#### [DATASET RECORDS]

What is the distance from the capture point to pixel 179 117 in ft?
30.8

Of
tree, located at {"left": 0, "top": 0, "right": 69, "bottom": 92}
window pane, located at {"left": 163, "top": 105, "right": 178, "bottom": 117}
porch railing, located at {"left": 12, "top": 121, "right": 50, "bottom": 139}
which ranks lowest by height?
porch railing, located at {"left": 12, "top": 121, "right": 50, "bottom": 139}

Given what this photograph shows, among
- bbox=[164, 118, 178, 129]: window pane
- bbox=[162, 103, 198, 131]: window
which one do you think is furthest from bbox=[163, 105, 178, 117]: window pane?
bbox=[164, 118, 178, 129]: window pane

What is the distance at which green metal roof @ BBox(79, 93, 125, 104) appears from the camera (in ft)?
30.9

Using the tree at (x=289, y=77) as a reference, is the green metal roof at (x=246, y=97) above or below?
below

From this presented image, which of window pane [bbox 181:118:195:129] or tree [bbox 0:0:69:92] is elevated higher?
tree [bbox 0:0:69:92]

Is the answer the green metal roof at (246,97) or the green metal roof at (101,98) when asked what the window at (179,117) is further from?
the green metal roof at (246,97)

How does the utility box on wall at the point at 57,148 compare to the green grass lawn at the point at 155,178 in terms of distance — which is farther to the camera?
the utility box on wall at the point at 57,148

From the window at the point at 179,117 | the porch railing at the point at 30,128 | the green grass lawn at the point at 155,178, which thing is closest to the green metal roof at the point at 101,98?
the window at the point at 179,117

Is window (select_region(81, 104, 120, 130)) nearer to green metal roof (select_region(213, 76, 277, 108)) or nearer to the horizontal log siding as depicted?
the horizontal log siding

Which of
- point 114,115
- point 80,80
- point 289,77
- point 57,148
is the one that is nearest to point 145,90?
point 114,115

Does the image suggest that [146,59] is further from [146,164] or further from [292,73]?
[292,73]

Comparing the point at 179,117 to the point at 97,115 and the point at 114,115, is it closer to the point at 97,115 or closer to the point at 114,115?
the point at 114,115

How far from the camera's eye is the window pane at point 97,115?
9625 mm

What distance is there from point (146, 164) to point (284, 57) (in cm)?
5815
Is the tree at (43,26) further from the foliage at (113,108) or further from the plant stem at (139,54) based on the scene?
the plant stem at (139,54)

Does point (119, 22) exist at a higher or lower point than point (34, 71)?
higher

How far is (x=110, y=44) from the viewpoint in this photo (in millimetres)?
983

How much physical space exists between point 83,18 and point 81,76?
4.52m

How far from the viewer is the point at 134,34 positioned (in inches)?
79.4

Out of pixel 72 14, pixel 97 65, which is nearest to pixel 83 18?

#### [WRITTEN PROBLEM]
Give again, word for word, the stretch of the items from the line containing "How far from the camera's" through the last line of the items.

#### [RESULT FOR THIS TASK]
How far from the camera's eye is the window pane at point 97,115?
9625 mm

What distance is there from point (146, 164) to point (284, 57) (in cm)?
5815
Is the tree at (43,26) further from the foliage at (113,108) or further from the plant stem at (139,54) based on the scene?
the plant stem at (139,54)

Does point (119, 22) exist at a higher or lower point than point (34, 71)?
higher

How far is (x=110, y=44) from the viewpoint in this photo (in millimetres)?
983

How much physical space exists between point 83,18 and point 81,76?
4.52m

How far from the viewer is the point at 134,34 positioned (in inches)?
79.4

Out of pixel 72 14, pixel 97 65, which is nearest to pixel 83 18?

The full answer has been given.